A move towards a more meritocratic society whereby achievement and positions of power are a product not of blood lines, but genuine measured ability, was a radical and long fought- for change. An aristocracy passes down power and position along family lines. Though the word “meritocracy” came into being as a satirical commentary from educationalist Michael Young in 1958, who quickly saw the risks of social division in a world divided into winners and losers, and in which winners can feel justified with their hierarchical advantage on the basis of their intrinsic merit and their hard work. As Young “scientifically” and satirically put it:

IQ + Effort = Merit.

This formula, of course ignores the privileges and good luck that have a significant role to play in educational achievement and social success, and failure to acknowledge these contributes further to social division and resentment.

> [Data block]:
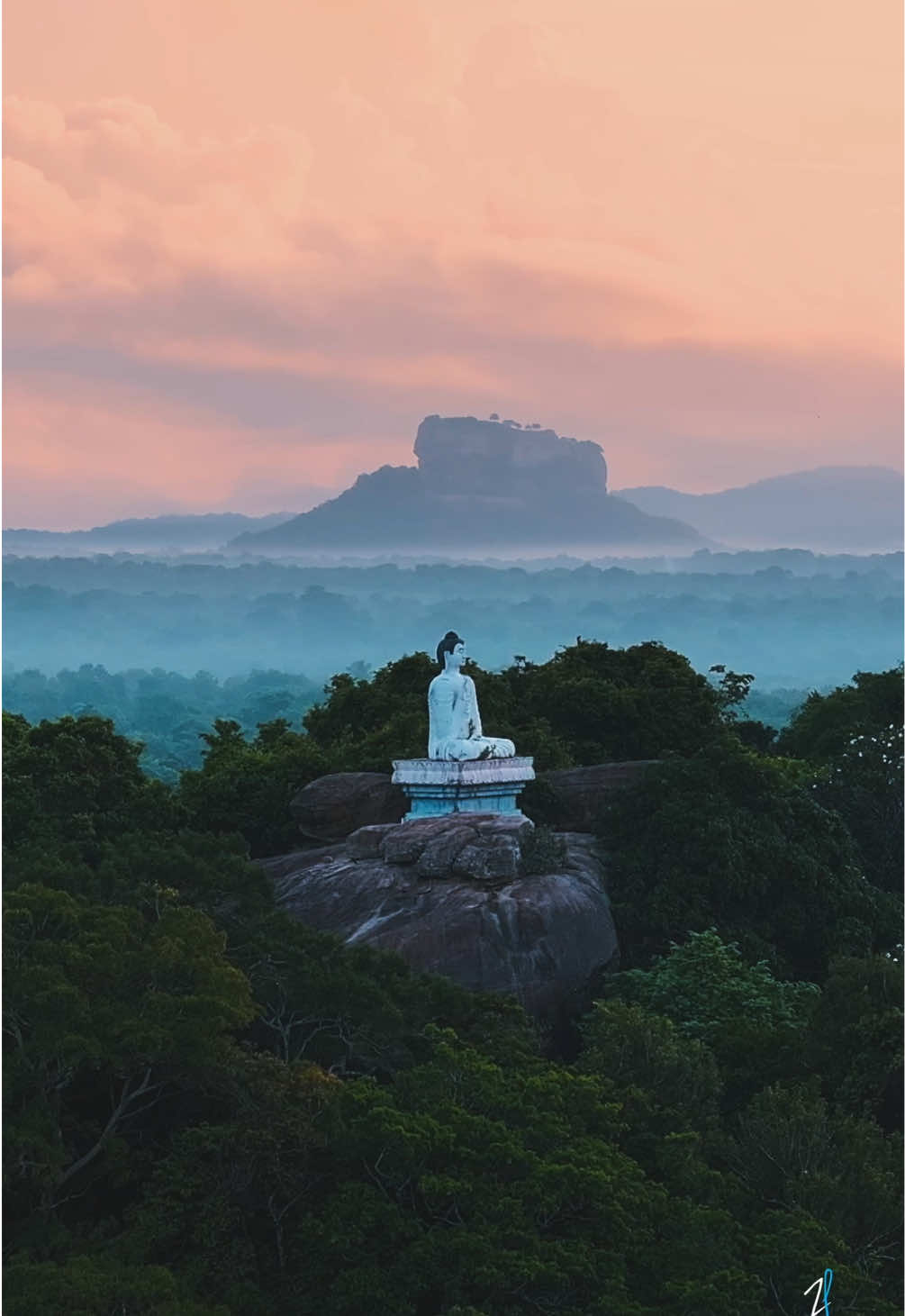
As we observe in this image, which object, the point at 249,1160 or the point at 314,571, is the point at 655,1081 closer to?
the point at 249,1160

> [List of tasks]:
1: List every term in the formula that the meritocracy passage quotes from Michael Young.
2: Continue the passage on meritocracy above, picking up after its final sentence.

> [The answers]:
1: IQ, Effort, Merit

2:
The Robbins report of 1963 has has echoes of Young’s equation for meritocracy with the famous line “courses of higher education should be available for all those who are qualified by ability and attainment to pursue them and who wish to do so.” If the graduate class sees itself and its achievements and success as meritocratic winners then, as Young warned in 1958, a social divide can emerge.

How broken is it?

Broken is a word that is being used a lot in this year of elections. While concerns about serious threats to democracy by artificial intelligence and other bad actors didn’t play out in 2024, a pattern has emerged that many citizens are not happy with their lot, with the majority of global elections resulting in incumbent governments being kicked out. The rise in populist and reactionary politics for many has been created by such a social divide educationally and culturally.

In the UK, Labour ran on the simple one word manifesto title of “Change.” The comms team certainly caught the global public imagination that the status quo just won’t cut it. “Broken” appeared eight times in the Labour manifesto of 2024 (and 16 times in the Liberal Democrats’ text). The Labour Change manifesto described a broken transport system, energy market, criminal justice system, the NHS, school inspection, the apprenticeship levy and a social contract of hard work leading to opportunity underpinned by Labour’s fifth mission to “break down barriers to opportunity.”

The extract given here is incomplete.